## What the task asks
From the data below, keep only the lines that contain the string "further" and drop all the rest. The match is case-sensitive.

## Data supplied
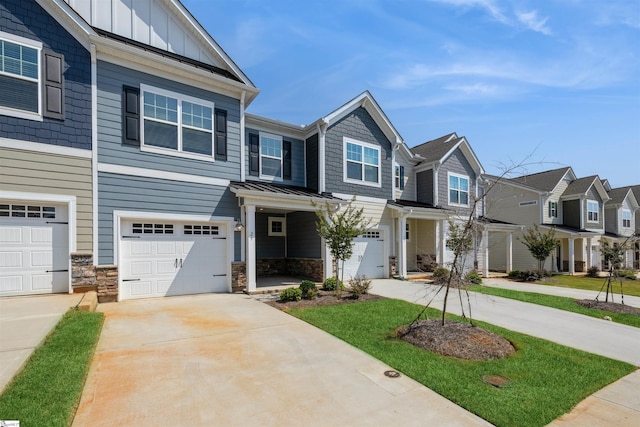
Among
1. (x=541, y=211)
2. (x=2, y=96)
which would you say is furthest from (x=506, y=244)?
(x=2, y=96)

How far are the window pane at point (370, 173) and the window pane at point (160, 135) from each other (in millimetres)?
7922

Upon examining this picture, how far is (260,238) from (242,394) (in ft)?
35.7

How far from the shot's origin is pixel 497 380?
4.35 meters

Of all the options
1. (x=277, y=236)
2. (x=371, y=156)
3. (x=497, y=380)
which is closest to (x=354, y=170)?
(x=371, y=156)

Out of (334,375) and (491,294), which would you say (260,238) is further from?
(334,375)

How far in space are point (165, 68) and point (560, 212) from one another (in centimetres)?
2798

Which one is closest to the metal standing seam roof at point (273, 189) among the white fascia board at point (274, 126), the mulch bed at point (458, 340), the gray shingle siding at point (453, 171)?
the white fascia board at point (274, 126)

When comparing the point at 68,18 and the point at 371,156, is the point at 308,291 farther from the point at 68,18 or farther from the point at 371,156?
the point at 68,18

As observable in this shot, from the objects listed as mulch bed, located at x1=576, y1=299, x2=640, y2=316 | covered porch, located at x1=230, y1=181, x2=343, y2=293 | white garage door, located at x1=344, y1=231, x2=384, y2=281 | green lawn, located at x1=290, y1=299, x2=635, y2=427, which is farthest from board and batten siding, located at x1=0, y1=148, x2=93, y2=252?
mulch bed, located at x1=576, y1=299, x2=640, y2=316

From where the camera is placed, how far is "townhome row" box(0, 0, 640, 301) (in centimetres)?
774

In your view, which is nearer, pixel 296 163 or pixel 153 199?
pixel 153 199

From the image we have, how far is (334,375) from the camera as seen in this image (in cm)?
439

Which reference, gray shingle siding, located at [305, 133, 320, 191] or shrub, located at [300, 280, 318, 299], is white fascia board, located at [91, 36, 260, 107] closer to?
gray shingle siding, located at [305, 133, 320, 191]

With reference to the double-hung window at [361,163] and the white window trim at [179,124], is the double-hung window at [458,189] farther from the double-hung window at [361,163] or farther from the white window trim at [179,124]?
==
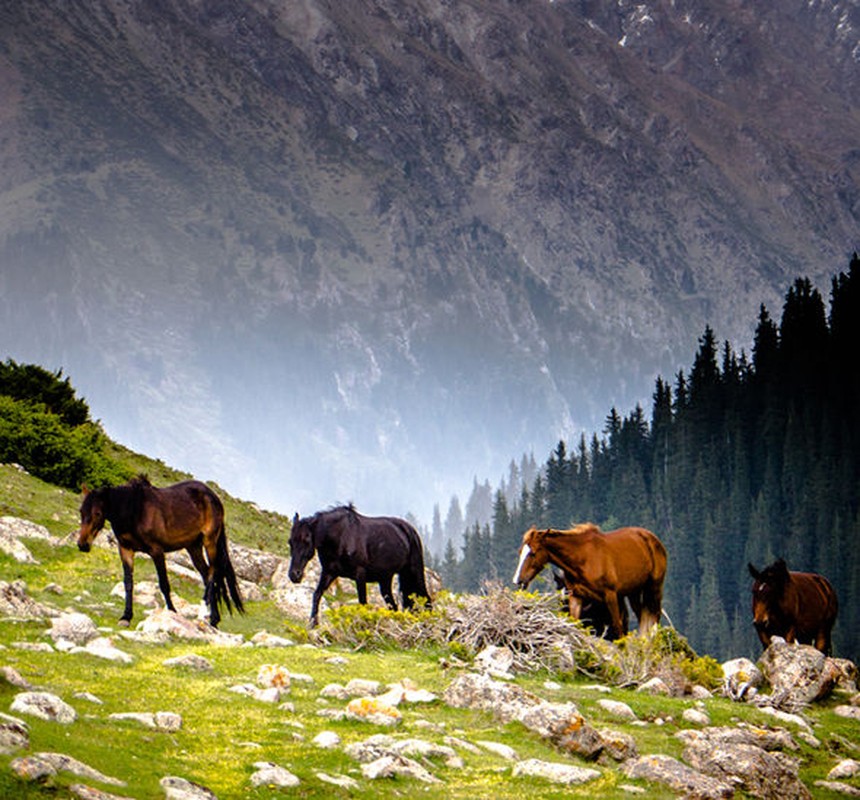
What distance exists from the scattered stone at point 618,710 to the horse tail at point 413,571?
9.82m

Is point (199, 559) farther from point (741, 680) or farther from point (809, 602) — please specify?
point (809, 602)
...
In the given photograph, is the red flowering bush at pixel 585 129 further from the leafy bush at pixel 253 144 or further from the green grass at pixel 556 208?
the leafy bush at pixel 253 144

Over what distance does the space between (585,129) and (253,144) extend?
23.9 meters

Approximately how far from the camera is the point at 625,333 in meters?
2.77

## Answer for this exercise
Out of (334,375) and (491,294), which would you say (260,238) is further from?
In the given photograph, is the red flowering bush at pixel 585 129 further from the leafy bush at pixel 253 144 or further from the green grass at pixel 556 208?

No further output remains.